• **Given exercise**
Return the lines of the records word for word, starting at the line that contains "From the image" and continuing through the end of the records. Leave the pictures out of your answer.

• **Records for this task**
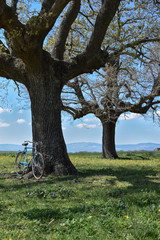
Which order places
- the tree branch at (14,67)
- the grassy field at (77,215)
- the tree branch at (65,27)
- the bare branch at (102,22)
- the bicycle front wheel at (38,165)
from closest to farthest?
the grassy field at (77,215) < the bicycle front wheel at (38,165) < the bare branch at (102,22) < the tree branch at (14,67) < the tree branch at (65,27)

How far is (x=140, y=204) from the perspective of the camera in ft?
19.2

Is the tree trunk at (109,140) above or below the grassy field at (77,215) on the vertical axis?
above

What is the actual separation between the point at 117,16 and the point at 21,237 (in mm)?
18626

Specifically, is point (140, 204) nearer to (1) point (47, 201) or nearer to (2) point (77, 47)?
(1) point (47, 201)

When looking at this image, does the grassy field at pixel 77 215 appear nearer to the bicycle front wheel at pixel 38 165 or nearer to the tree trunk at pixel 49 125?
the bicycle front wheel at pixel 38 165

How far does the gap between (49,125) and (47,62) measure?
3.13 metres

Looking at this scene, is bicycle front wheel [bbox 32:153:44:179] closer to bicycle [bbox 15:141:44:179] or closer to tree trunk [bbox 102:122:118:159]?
bicycle [bbox 15:141:44:179]

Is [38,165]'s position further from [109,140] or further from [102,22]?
[109,140]

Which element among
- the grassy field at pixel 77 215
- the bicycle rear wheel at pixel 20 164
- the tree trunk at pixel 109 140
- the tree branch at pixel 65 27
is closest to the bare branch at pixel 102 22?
the tree branch at pixel 65 27

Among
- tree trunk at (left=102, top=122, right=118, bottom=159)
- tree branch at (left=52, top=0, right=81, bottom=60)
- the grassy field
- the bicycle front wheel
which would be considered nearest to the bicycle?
the bicycle front wheel

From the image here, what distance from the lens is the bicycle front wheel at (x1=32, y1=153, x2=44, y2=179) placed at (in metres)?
10.9

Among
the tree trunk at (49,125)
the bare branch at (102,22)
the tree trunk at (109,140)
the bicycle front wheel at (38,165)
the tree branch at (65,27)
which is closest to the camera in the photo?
the bicycle front wheel at (38,165)

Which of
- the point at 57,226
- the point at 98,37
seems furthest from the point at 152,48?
the point at 57,226

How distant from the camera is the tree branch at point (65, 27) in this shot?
12.9 m
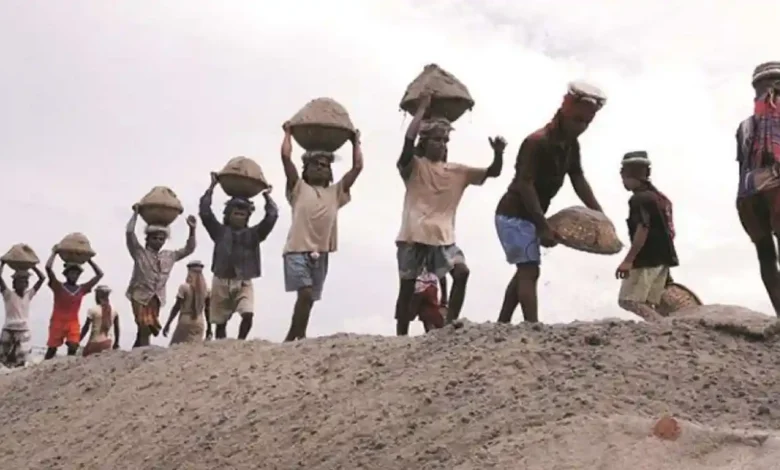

• **Answer to the exercise**
From the image here, what distance from the lens is the bicycle front wheel at (x1=32, y1=153, x2=44, y2=179) placed at (in metres)?
10.9

Among
the tree trunk at (49,125)
the bare branch at (102,22)
the tree trunk at (109,140)
the bicycle front wheel at (38,165)
the tree branch at (65,27)
which is closest to the camera in the photo?
the bicycle front wheel at (38,165)

Which of
- the point at 57,226
- the point at 98,37
seems furthest from the point at 152,48?
the point at 57,226

How distant from the camera is the tree branch at point (65, 27) in this shot?
12.9 m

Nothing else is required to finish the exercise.